Für einen kurzen Moment konnte sie sich vorstellen, sie hätte dieses Land schon erreicht. Daß das Paradies hier in dieser ungezähmten Wildnis war.* (Seite 125)
Zum Inhalt
Im Sommer 1830 machen sich der todkranke Thad Wilkins und seine Tochter Susanna auf den Weg in den Westen. Sie haben alle Brücken hinter sich abgebrochen, denn Thad hat nur noch einen Wunsch, bevor er stirbt: er will auf den Spuren von Lewis & Clark reisen, um Berge zu sehen.
Unterwegs treffen sie auf den Halbindianer Beaver Tail und seine Gefährten Caleb, French und Joel, der seinen bei den Shoshonen verschollenen Bruder suchen will. Man einigt sich und reist fortan zusammen, da die Richtung für alle die gleiche ist.
Da man viel gemeinsame Zeit verbringt, lernt man sich kennen und schätzen; zwischen Beaver Tail und Susanna scheint sich etwas anzubahnen. Doch er hat schlechte Erfahrungen mit Frauen und sie sorgt sich darum, ihrem Vater den letzten Willen zu erfüllen. Keine guten Voraussetzungen - weder für Beaver Tail und Susanna noch Thad Williams, dessen Kräfte zusehends schwinden. Je mehr Zeit vergeht, um so näher kommt der Tag der Entscheidung für alle.
Meine Meinung
Als ich das Buch begann, war mir nicht bewußt, daß die Call of the Rockies-Reihe eine durchgehende Geschichte erzählt, zumindest in den ersten fünf Bänden. In diesem ersten Band werden die Hauptfiguren der Bücher vorgestellt, wobei es hier um die Geschichte von Beaver Tail und Susanna Wilkins geht. Ersterer ist mit drei Gefährten auf der Suche nach dem verschollenen Bruder eines der Mitreisenden, Letztere ist mit ihrem Vater unterwegs in die Rocky Mountains. Denn dessen einziger Wunsch vor seinem Tod ist, die Berge zu sehen und zu erleben. Sie haben alles hinter sich gelassen und sind schon geraume Zeit den Missouri hinauf unterwegs. Mehrere Führer, die sie angeheuert hatten, haben sich zwischenzeitlich abgesetzt.

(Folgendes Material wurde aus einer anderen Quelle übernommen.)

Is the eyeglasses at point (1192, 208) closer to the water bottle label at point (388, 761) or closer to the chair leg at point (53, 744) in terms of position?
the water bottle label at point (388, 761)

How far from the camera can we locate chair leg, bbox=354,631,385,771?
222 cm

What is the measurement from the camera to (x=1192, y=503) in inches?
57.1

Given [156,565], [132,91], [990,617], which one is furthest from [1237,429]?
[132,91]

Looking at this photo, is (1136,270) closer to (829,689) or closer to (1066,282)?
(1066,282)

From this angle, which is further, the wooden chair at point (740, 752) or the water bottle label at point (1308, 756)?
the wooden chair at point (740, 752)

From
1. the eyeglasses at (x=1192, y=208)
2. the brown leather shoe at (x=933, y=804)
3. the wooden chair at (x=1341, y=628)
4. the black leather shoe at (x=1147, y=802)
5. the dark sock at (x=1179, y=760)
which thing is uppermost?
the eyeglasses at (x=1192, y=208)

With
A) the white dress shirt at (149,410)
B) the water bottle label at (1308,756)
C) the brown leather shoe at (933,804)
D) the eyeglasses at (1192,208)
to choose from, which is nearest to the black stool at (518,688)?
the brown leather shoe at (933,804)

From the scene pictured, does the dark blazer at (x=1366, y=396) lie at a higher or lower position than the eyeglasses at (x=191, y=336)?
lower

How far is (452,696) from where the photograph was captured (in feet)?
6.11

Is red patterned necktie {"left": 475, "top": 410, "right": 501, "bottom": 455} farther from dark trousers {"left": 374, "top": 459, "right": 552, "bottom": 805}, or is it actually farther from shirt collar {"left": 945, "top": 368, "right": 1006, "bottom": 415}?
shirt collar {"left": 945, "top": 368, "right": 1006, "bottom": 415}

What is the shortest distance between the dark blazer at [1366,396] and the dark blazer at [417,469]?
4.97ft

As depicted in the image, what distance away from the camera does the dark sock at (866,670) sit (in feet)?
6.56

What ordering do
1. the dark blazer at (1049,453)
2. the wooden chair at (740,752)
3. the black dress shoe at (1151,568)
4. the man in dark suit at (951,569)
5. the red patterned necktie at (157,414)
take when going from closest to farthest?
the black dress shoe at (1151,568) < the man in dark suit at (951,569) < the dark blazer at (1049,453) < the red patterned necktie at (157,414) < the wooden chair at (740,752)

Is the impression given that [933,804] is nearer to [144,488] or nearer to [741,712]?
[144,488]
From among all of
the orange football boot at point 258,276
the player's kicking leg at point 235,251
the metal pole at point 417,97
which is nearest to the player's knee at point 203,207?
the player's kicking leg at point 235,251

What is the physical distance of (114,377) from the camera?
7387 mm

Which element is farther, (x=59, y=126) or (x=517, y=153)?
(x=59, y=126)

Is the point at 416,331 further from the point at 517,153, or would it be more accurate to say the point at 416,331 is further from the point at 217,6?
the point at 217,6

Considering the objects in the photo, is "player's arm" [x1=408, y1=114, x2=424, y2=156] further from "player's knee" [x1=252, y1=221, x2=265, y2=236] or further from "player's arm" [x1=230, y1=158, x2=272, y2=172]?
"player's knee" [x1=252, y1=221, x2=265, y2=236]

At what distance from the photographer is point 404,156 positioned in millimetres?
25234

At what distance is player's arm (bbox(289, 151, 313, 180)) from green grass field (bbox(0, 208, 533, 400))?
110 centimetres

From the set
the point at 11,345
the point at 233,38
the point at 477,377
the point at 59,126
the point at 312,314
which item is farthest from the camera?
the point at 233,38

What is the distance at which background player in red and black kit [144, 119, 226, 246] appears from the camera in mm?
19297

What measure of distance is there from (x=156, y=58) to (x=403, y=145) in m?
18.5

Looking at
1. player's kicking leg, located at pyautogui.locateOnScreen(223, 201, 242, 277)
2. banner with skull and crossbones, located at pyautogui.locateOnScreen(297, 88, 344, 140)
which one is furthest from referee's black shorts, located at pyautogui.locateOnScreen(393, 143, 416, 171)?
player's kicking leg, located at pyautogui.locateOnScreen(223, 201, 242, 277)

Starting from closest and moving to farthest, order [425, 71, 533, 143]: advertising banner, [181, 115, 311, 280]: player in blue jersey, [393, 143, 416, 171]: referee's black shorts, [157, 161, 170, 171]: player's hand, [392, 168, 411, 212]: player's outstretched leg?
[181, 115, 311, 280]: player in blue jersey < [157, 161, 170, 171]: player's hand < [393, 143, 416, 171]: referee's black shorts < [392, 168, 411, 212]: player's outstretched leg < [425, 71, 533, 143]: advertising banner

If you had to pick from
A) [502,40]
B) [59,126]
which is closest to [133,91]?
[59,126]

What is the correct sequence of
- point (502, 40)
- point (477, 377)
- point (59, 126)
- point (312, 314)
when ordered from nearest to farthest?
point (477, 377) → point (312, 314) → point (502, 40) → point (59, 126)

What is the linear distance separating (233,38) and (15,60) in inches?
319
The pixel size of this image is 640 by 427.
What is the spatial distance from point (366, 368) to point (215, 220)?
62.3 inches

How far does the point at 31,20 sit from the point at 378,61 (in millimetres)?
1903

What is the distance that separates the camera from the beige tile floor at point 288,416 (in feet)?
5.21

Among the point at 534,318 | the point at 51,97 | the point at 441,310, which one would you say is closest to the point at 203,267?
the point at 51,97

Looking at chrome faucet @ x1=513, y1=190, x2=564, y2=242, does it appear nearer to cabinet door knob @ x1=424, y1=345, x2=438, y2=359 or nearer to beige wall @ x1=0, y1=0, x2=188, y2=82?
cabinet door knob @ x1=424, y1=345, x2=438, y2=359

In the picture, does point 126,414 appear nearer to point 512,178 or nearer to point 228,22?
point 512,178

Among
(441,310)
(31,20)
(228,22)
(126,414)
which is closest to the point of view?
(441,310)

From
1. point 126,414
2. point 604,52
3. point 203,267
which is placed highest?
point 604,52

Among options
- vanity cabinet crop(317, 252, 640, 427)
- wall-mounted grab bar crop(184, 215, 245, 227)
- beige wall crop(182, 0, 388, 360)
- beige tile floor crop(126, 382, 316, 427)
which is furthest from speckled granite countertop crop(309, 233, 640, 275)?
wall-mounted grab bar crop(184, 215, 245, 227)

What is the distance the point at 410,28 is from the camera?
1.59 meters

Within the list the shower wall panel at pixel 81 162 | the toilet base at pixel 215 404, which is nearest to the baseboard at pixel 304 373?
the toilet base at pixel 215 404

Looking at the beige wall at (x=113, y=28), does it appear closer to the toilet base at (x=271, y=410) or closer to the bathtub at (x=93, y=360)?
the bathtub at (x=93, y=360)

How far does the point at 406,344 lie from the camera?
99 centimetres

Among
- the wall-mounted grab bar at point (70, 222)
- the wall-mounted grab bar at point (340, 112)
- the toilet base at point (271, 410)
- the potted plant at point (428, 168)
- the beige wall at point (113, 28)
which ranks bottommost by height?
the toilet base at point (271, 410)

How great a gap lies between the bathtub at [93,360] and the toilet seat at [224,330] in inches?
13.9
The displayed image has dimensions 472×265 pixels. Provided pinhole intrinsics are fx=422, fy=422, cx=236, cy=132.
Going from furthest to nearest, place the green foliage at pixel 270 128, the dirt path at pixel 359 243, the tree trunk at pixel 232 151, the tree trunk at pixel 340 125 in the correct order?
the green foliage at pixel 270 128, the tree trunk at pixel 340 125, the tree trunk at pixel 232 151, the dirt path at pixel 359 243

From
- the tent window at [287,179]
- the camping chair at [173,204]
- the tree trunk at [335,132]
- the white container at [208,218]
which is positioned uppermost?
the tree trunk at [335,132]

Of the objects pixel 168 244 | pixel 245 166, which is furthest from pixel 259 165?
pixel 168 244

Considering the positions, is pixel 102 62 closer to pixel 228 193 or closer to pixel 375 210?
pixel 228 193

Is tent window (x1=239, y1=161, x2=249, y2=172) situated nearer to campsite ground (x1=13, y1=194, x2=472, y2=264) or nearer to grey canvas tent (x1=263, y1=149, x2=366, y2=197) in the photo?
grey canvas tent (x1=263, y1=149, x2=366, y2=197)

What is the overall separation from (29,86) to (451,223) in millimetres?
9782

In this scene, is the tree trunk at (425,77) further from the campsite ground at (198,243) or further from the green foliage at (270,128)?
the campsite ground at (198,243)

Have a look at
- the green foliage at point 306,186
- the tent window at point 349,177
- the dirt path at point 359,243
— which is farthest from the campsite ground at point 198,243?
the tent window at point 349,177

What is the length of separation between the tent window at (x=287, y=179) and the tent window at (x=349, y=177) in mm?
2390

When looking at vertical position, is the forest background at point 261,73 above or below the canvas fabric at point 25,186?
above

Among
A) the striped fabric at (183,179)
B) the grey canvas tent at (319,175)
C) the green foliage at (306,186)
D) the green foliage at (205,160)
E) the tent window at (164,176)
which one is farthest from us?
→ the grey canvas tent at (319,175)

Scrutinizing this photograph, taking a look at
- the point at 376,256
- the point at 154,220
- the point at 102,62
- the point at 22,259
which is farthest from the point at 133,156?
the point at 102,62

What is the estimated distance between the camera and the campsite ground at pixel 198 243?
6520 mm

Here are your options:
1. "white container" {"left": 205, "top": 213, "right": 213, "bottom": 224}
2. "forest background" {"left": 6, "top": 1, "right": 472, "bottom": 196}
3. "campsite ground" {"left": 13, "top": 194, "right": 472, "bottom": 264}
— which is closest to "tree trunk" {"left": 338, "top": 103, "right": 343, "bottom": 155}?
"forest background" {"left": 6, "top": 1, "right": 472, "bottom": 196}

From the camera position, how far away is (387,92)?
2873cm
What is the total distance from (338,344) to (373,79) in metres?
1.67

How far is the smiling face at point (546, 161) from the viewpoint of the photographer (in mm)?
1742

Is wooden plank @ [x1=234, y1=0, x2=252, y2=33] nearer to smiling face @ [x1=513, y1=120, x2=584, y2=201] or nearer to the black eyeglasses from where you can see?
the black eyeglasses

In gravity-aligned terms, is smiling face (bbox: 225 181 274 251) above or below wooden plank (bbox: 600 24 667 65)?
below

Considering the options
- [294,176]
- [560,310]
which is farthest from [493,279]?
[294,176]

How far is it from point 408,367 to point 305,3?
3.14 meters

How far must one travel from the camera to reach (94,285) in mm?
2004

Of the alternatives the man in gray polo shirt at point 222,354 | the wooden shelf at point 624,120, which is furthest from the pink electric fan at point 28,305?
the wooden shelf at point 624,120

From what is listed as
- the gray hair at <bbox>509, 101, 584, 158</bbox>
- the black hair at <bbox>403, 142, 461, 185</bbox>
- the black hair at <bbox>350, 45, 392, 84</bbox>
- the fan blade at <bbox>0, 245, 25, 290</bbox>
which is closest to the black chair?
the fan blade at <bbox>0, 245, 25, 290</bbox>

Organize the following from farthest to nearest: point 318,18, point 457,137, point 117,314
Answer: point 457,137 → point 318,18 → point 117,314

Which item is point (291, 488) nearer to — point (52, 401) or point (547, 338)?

Als sie auf Beaver Tail und seine Gruppe stoßen, sind sie gerade wieder einmal auf sich alleine gestellt und stehen vor der schier unlösbaren Aufgabe, ihr Boot an fünf Wasserfällen vorbei hinauf zum Beginn der Fälle zu tragen, um von dort wieder den Wasserweg benutzen zu können. Dem Trapper ist klar, daß die beiden das nicht schaffen können und bietet Hilfe an, obwohl er möglichst wenig Kontakte zu anderen Menschen haben will. Und so nehmen die Ereignisse des Buches denn ihren Lauf.
Daß es zwischen Beaver Tail und Susanna „funken“ wird, kann man schon dem Buchrückentext entnehmen, wenn man es nicht ohnehin vermutet hat. Wie in etlichen Büchern, die ich in letzter Zeit gelesen habe, wollen die Figuren auch hier eigentlich keine Beziehung eingehen und wehren sich mental dagegen. Hier in dieser Konstellation konnte ich das allerdings gut nachfühlen. Susannas einzige Sorge ist, ihrem Vater seinen letzten Wunsch zu erfüllen. Geflissentlich blendet sie aus, daß es ihm von Tag zu Tag schlechter geht und es darob immer unwahrscheinlicher wird, daß sie ihr Ziel noch erreichen. Sie will für nichts anderes ihre körperlichen wie mentalen Kräfte aufwenden, muß aber erkennen, daß sie an ihre Grenzen stößt. Beaver Tail hat vor nicht allzu langer Zeit schlechte Erfahrungen mit Frauen gemacht und mit dem Thema daher abgeschlossen - denkt er jedenfalls.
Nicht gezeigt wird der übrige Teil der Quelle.